Diabète de type 2

Dans le diabète de type 2, les mesures hygiéno-diététiques (alimentation, activité physique et bien-être) sont la base du traitement.

Mais ces mesures sont difficiles à mettre en place. Aussi, des médicaments peuvent être nécessaires et prescripts par le médecin traitant pour maitriser le diabète et réduire ainsi le risque de complication.

Ces médicaments peuvent être pris sous la forme de comprimés ou injectés. Ils ciblent 3 organes pour améliorer, faire baisser la glycémie.

La graisse abdominale et le foie gras : les médicaments luttent contre la résistance à l’insuline et donnent de meilleurs résultats le matin au réveil.

Le pancréas : ils le stimulent pour qu’il fabrique plus d’insuline et donnent de meilleurs résultats après les repas.

Les reins : ils les aident à éliminer l’excès de sucre dans les urines et donnent de meilleurs résultats après les repas.

Ces médicaments sont des produits chimiques. Le médecin va donc les augmenter très progressivement.

En cas d’échec, en dernier recours, il y a la possibilité d’utiliser l’insuline. L’insuline est un produit naturel, mais expose, elle aussi, à des risques. Le premier risque est lié à sa puissance : malaise hypoglycémique. Le second risque est la prise de poids, l’insuline étant anabolisante. Ceci explique que l’insuline soit utilisée en dernier rang dans le diabète de type 2.

Diabète de type 1

Dans le diabète de type 1 au contraire, seule l’insuline fonctionne. Le traitement est débuté par 2 injections par jour, puis 3, et enfin 4 par jour (1 à chacun des 3 repas et 1 au coucher. Si cela ne suffit pas une pompe à insuline est installée qui va délivrer un peu d’insuline tout au long de la journée et la nuit, et un peu plus (bolus) au moment des repas. Le débit de la pompe est réglé, modifié en fonction des résultats de l’autosurveillance glycémique. Le diabétique peut être aidé par le couplage de sa pompe à un capteur de glycémie. Celui-ci enregistre en continu le taux de sucre dans le sang et communique directement avec la pompe.

→ **CONSIGNE**
Recopiez le passage du texte source compris entre « La graisse abdominale » et « diabète de type 2. » inclus, en substituant « graduellement » à « progressivement ».

→ **MATÉRIEL FOURNI**
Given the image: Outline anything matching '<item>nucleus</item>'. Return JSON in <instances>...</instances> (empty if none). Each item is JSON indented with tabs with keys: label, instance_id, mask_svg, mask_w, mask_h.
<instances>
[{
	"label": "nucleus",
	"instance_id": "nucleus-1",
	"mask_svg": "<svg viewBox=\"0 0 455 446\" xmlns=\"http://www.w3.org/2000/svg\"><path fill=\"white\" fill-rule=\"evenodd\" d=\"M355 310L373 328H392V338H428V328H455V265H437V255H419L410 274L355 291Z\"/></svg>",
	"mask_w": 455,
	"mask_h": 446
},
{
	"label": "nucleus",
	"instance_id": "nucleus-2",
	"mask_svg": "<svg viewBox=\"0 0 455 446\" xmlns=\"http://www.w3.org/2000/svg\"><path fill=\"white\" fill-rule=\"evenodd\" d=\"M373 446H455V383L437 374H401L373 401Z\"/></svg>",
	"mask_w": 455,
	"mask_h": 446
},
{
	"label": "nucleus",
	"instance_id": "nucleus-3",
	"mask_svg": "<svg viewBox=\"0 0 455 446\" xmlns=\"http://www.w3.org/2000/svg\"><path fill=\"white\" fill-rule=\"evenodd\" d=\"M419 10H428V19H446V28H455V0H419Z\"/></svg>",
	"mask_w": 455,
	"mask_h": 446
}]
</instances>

→ **RÉPONSE PROPOSÉE**
La graisse abdominale et le foie gras : les médicaments luttent contre la résistance à l’insuline et donnent de meilleurs résultats le matin au réveil.

Le pancréas : ils le stimulent pour qu’il fabrique plus d’insuline et donnent de meilleurs résultats après les repas.

Les reins : ils les aident à éliminer l’excès de sucre dans les urines et donnent de meilleurs résultats après les repas.

Ces médicaments sont des produits chimiques. Le médecin va donc les augmenter très graduellement.

En cas d’échec, en dernier recours, il y a la possibilité d’utiliser l’insuline. L’insuline est un produit naturel, mais expose, elle aussi, à des risques. Le premier risque est lié à sa puissance : malaise hypoglycémique. Le second risque est la prise de poids, l’insuline étant anabolisante. Ceci explique que l’insuline soit utilisée en dernier rang dans le diabète de type 2.